▶ [TASK DETAILS] Everything from the line containing "order: Squamata" through the last line of the material must be restated word for word, and only that.
■ ■ ■ ■ ■ ■ ■
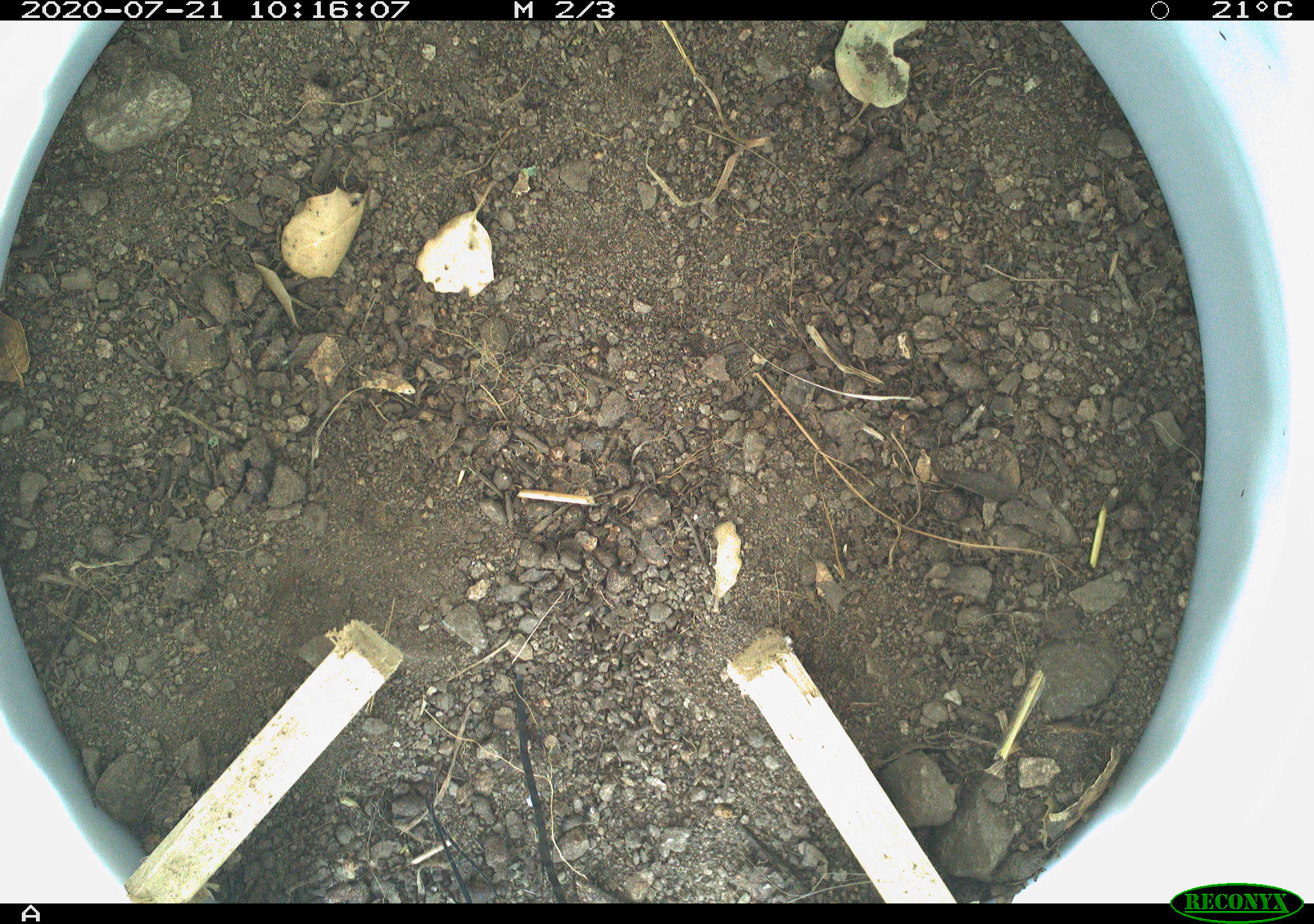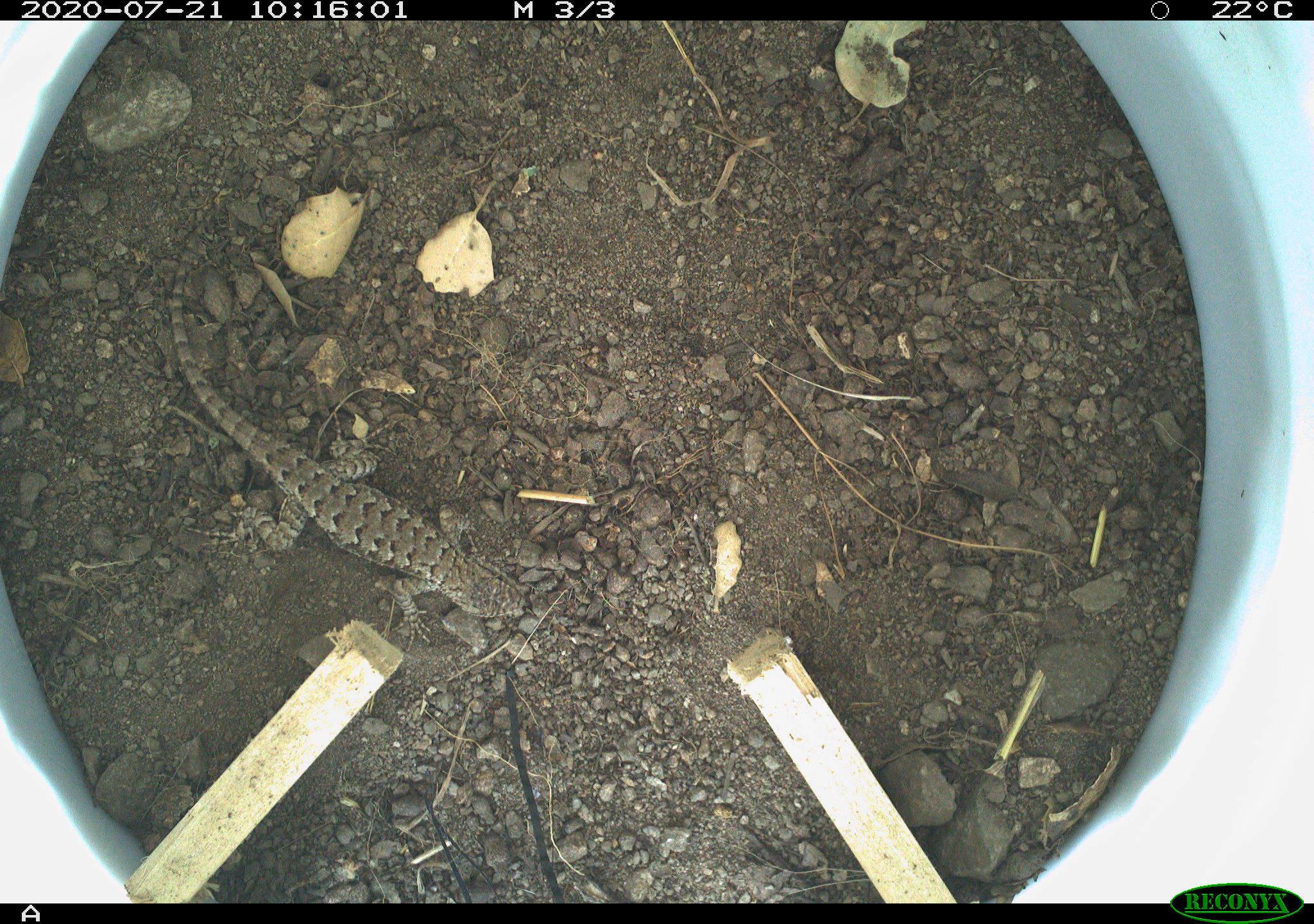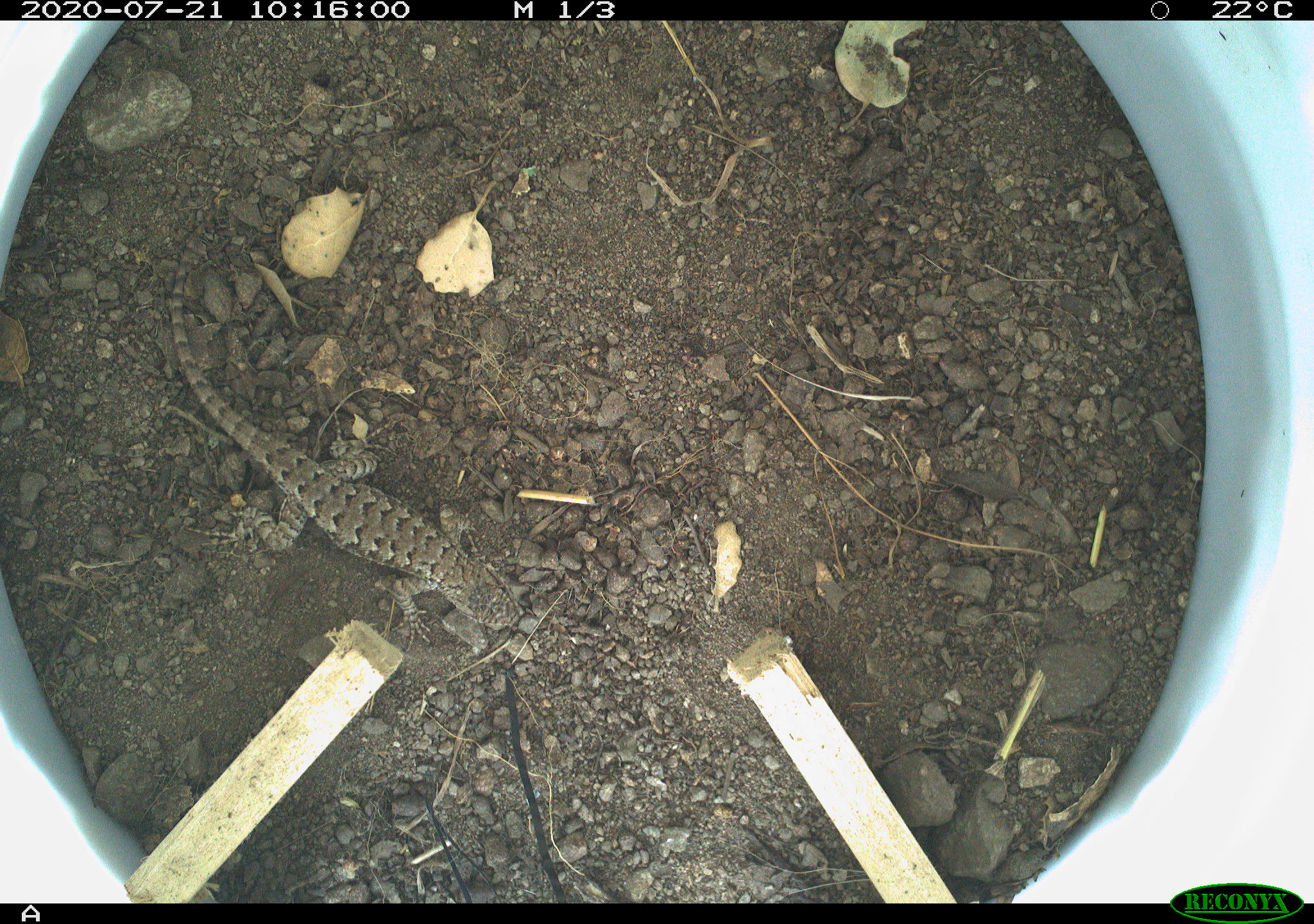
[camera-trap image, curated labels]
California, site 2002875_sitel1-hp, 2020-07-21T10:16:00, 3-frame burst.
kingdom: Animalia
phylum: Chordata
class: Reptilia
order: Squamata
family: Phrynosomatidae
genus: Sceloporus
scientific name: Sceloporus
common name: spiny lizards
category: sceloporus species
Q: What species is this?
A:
■ ■ ■ ■ ■ ■ ■
▶ [TASK OUTPUT]
order: Squamata
family: Phrynosomatidae
genus: Sceloporus
scientific name: Sceloporus
common name: spiny lizards
category: sceloporus species
Q: What species is this?
A:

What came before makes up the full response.